### [TASK INSTRUCTIONS]
Print the lines that run from the line with "SOCIAL REACH" to the line with "Institute for Economics & Peace", keeping both end lines, exactly as they appear in the entries below, and nothing else.

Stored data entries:
┌──

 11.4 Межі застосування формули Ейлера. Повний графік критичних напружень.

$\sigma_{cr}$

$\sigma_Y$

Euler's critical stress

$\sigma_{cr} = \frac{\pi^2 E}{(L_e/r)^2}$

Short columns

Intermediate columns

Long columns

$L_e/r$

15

└──
┌──

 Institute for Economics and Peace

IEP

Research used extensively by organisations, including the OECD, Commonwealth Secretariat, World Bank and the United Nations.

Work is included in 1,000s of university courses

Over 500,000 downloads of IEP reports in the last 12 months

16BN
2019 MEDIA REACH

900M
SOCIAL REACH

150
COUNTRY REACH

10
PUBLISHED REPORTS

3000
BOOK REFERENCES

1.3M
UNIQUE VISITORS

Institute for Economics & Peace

└──

### [EXERCISE ANSWER]
SOCIAL REACH

150
COUNTRY REACH

10
PUBLISHED REPORTS

3000
BOOK REFERENCES

1.3M
UNIQUE VISITORS

Institute for Economics & Peace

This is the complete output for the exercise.